As well as greatly enhancing our overall knowledge of key genome triggers for disease, the data is being used to look at several drugs already in development for other conditions that could now be pivoted into potential treatments for allergic diseases.
"We think that these genes influence the risk of asthma, hay fever and eczema by affecting how the cells of the immune system work," says Ferreira. "Importantly, we have identified several drugs that we believe could be targeted at some of these genes to treat allergies. The first step would be to test those drugs in the laboratory."
The study identified 29 genes that are already being researched as drug targets. Twenty of those drugs currently in development are for other diseases, including cancer and cardiovascular disease.

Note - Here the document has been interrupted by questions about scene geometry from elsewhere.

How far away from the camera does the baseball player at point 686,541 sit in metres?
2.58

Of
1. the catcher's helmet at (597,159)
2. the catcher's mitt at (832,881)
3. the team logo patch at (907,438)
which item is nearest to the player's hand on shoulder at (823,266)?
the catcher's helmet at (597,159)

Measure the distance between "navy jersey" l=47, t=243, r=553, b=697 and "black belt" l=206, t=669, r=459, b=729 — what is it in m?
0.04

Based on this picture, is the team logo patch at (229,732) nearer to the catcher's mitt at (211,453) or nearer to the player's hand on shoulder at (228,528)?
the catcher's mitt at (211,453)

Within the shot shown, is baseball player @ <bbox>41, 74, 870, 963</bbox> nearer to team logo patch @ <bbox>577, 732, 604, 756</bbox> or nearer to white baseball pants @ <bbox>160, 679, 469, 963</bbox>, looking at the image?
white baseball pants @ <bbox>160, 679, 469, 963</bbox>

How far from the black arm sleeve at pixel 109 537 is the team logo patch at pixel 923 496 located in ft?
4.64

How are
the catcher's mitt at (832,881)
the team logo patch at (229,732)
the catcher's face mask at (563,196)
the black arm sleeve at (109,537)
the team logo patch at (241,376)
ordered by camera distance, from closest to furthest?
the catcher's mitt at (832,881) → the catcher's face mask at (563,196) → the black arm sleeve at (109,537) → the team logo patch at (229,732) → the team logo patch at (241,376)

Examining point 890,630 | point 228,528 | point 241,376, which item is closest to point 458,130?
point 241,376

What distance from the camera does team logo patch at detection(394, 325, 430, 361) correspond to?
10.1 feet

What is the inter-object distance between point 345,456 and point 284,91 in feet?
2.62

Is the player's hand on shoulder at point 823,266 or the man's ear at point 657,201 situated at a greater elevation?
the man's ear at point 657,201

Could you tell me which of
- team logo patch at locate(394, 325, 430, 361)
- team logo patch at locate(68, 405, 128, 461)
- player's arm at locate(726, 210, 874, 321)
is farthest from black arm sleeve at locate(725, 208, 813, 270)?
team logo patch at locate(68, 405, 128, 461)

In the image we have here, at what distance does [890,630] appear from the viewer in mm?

This research indicates that some of these drugs in development may have secondary effects that attenuate allergy symptoms. Six genes in particular have been highlighted by the study with an existing drug match that the researchers suggest should be prioritized for preclinical testing for allergic disease.
A variety of environmental factors that affect gene expression were also examined in the study. Smoking was one of the most prominent factors in influencing the genetic risk of allergic disease.
"For example, we found one gene – called PITPNM2 – that is more likely to be switched off in people who smoke," adds Ferreira. "If this gene is switched off, then the risk of developing allergies increases."
The major study offers hope to sufferers that treatments could be found to tackle all three major allergic conditions.
The research was published in Nature Genetics.